Alison Galvani experienced tragedy at an early age, losing her mother at 5 years old, which fractured her family life and led to her being sent away from home in San Francisco, CA, USA, to boarding school in the UK. Ever since those difficult early years, she has immersed herself firstly in her education, and now in her career and family life. Today, she is the director of the Center for Infectious Disease Modeling and Analysis (CIDMA) and the Burnett and Stender Families Professor of Epidemiology at Yale University, School of Public Health. At 37 years old, she was the youngest recipient of an endowed chair in the history of the Yale School of Medicine.
“The HIV epidemic really had an impact on me growing up in San Francisco”, Galvani told The Lancet Infectious Diseases. “Friends and neighbours were affected. I saw scientists working on this epidemic as heroes, and I dreamed of one day doing something to help mitigate suffering from infectious diseases, particularly emerging diseases.”
At school, she leaned towards science, and decided to study biology after writing to the author Richard Dawkins. He replied with a letter and invitation to meet, recommending that she studied biology at Oxford University. There, Galvani learned about modelling with Lord Robert May, then the chief science advisor to the UK Government and president of the Royal Society. “It was profoundly inspiring to see how he was able to use modelling to improve health policies in the UK”, she explains. After this, she returned home to California to become a Miller Research Fellow, a generous fellowship that allowed flexibility with her research at the University of California, Berkeley. There, she worked with the renowned population geneticist Montgomery Slatkin. It was also where she would meet her future husband Jeff Townsend with whom she now lives outside New Haven with their three children (and a plethora of pets!).
Then she moved to Yale after seeing a faculty position advertised at the Yale School of Public Health that specifically mentioned modelling. At Yale, she has received numerous awards, established CIDMA, and applied her modelling and health economics skills to address myriad public health challenges. Referring to a study published in Proceedings of the National Academy of Sciences of the United States of America about the COVID-19 pandemic, Galvani explains, “We found that the majority of new infections can be attributed to silent transmission from a combination of the presymptomatic stage and asymptomatic infections.
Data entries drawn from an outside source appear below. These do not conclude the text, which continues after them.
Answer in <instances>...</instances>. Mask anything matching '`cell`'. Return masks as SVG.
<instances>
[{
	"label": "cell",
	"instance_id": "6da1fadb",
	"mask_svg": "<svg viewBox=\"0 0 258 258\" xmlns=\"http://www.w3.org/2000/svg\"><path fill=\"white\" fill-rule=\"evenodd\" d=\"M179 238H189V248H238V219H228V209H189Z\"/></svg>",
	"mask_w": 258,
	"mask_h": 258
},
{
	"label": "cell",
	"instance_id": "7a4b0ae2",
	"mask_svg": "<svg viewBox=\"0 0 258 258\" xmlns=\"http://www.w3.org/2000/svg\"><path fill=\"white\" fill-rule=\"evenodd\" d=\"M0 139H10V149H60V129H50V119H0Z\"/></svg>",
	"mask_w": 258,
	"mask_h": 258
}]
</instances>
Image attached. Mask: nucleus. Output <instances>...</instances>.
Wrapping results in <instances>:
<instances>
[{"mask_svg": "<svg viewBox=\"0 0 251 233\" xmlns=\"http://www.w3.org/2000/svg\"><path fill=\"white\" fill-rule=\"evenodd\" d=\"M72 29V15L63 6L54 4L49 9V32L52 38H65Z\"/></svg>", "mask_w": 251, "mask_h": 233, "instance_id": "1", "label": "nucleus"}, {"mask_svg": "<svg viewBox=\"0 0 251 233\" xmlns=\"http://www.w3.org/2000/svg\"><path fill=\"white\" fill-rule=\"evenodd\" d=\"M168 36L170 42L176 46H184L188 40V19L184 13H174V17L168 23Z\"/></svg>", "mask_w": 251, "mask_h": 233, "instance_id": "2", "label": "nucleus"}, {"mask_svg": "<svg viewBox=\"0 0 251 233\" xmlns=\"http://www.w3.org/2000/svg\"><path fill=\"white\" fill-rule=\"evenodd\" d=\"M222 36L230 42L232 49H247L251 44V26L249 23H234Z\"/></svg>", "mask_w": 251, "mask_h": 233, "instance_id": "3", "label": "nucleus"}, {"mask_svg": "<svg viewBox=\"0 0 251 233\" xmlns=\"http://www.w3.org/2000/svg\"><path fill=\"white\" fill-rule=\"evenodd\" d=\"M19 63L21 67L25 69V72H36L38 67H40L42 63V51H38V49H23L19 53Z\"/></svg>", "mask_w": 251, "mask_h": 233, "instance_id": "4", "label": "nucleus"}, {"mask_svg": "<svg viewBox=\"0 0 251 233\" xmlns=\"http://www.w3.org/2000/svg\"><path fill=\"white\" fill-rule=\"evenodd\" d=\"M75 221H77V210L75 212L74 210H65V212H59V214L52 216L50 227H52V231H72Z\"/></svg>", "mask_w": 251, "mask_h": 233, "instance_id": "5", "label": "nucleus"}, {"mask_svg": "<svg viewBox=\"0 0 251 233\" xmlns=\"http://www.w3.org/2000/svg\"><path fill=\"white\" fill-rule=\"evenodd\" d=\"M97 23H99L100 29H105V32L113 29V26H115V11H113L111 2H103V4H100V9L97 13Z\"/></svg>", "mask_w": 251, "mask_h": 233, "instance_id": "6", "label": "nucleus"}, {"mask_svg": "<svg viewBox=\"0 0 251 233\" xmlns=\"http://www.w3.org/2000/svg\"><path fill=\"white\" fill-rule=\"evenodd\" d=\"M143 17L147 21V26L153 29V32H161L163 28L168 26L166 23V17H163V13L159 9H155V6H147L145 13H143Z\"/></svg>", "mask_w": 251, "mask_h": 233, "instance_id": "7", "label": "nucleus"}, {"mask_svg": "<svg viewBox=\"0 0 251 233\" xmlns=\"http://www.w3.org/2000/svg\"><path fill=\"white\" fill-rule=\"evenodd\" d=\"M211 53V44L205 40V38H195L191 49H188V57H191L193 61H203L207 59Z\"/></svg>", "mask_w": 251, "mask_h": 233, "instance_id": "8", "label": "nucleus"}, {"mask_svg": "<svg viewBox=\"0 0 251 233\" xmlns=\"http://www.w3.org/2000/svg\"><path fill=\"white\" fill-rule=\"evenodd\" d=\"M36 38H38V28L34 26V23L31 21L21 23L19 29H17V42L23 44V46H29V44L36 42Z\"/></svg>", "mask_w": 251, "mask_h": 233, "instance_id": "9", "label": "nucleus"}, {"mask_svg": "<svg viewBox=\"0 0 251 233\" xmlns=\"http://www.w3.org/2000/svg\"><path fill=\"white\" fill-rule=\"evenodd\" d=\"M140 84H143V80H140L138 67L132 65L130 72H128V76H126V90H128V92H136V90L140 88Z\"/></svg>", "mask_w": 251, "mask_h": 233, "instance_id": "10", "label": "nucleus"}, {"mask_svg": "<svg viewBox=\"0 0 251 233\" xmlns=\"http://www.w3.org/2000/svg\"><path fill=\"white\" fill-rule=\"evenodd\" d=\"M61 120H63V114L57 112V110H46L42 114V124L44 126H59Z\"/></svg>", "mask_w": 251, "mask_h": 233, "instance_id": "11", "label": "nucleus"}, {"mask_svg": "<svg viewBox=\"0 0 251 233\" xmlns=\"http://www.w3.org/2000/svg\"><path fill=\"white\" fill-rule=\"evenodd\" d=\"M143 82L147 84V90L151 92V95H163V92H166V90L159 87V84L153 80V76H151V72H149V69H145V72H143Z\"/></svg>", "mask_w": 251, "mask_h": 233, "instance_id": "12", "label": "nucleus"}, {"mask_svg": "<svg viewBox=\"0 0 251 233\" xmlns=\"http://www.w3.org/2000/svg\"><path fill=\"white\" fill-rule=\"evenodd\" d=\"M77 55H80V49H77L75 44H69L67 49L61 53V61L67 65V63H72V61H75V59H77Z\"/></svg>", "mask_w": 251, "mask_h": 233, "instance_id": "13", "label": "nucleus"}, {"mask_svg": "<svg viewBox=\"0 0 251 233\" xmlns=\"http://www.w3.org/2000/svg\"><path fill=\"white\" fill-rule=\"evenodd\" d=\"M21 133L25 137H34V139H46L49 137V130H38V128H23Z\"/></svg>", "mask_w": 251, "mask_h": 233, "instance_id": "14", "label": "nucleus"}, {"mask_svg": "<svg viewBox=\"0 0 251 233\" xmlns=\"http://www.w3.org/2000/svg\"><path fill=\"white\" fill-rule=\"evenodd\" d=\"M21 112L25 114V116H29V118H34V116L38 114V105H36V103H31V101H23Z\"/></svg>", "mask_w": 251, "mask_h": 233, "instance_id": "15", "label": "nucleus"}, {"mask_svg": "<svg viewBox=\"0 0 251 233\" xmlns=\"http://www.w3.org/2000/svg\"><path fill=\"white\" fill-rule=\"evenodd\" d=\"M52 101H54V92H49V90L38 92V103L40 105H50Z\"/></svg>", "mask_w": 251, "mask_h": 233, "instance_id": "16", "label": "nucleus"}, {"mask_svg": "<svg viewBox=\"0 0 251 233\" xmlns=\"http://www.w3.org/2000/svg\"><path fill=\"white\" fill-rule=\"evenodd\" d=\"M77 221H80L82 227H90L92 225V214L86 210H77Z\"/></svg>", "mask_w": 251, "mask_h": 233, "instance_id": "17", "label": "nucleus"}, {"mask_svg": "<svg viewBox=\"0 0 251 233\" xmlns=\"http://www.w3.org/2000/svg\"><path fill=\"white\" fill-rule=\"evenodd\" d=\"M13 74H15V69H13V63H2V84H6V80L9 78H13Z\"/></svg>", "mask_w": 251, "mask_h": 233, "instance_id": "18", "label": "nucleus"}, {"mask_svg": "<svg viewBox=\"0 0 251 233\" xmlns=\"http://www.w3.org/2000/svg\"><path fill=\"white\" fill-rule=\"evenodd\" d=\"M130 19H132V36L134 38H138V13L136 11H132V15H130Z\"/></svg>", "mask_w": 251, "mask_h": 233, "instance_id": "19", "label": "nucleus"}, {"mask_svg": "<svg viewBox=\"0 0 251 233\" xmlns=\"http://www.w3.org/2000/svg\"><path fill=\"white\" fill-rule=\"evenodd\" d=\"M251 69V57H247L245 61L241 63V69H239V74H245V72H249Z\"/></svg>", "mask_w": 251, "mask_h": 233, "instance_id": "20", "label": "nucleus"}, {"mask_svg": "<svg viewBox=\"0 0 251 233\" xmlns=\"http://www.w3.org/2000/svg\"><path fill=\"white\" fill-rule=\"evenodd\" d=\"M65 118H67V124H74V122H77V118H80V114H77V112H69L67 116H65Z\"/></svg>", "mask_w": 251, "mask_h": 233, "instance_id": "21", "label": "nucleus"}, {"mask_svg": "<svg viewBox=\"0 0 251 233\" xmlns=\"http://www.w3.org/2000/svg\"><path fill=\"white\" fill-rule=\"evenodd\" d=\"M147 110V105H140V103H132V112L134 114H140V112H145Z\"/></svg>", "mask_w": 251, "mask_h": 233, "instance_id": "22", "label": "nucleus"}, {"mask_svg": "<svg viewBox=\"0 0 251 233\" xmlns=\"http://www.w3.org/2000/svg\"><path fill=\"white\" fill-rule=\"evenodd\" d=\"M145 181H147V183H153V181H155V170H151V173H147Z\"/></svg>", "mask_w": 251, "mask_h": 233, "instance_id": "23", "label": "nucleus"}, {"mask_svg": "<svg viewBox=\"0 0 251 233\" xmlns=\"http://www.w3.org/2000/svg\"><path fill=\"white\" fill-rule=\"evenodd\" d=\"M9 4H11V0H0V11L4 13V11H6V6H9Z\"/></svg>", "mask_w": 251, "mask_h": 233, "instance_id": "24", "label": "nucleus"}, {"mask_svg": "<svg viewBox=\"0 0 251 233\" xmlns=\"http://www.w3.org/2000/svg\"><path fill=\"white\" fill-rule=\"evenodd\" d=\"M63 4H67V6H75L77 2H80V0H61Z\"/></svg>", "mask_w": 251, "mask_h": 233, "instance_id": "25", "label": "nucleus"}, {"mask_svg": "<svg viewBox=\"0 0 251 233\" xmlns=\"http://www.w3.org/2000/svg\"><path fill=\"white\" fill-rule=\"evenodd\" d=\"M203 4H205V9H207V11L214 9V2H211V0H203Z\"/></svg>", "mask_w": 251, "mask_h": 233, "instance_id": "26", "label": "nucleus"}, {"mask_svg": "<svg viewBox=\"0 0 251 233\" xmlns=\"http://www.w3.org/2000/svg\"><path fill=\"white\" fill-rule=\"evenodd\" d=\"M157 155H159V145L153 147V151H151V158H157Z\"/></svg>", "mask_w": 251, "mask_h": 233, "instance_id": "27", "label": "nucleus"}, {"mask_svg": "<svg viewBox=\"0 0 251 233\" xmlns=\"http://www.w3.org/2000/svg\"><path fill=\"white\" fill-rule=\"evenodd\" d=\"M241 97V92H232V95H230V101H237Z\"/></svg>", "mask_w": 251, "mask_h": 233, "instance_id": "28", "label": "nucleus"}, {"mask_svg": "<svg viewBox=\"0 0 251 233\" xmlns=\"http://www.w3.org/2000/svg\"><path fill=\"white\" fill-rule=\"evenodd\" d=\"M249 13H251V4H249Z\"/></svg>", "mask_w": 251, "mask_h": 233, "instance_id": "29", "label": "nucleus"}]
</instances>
So even if all symptomatic cases were isolated, a vast outbreak can still arise.”
She is especially proud of her work in Liberia to stem the Ebola virus disease outbreak. “The devastation of families by Ebola was distressing. It meant that many children suddenly lost all of their immediate family”, she recalls. Since the vast majority of Liberians do not have access to running water, WHO guidance about washing hands could not be applied. Galvani's team worked extensively with the Liberian Ministry of Health to develop online technology and mobile applications that improved the efficiency of contact-tracing methodologies and the rapid transfer of case information. Later, this same rapid tracing methodology helped prevent an outbreak of what was thought to be an Ebola resurgence in Liberia, but ended up being a rare meningococcal disease. By contrast, nearby in Nigeria, which had not developed as effective a system for contact tracing as Liberia, the meningococcal outbreak spiralled out of control.
In other landmark research published in Science, Galvani challenged the US Centers for Disease Control (CDC) approach to influenza vaccination for the elderly, concluding that a more widespread vaccination policy targeting children and young adults would actually have a much greater impact than only immunising the elderly themselves. Inevitably, her analyses ruffled a few feathers. “Even though they were initially upset about what they perceived as criticism, it was rewarding that the CDC shifted their influenza vaccination policies in the direction we advocated would be optimal”, says Galvani.
One of her current passions is health-care system reform, having done recent analyses of the American system and the single-payer plan that has been proposed by US Democratic Party Senator Bernie Sanders. “Despite paying more than any other country for health care, we don't even rank in the top 30 nations for life expectancy or neonatal survival”, she explains. Some 80 million Americans do not have adequate health-care coverage, an issue which has exacerbated the COVID-19 crisis. Analyses by Galvani's team published in The Lancet showed that Medicare for All would conservatively save 68 000 lives a year in adults aged 65 years and under, and US$450 billion per year. “The US for-profit system is not working. Universal health care is both the morally and fiscally responsible approach to health care for America,” she explains.
“Alison Galvani is an international star in the field of modelling of infectious diseases”, says Anthony Fauci, director of the US National Institute of Allergy and Infectious Diseases, at the National Institutes of Health, Bethesda, MD, USA, and member of the White House Coronavirus Task Force. “She has made major contributions in our understanding of the dynamics and impact of a variety of infectious diseases outbreaks including HIV/AIDS, Zika, Ebola, and influenza, among many others and now most recently COVID-19. It has been a pleasure to have her as an esteemed colleague and friend.”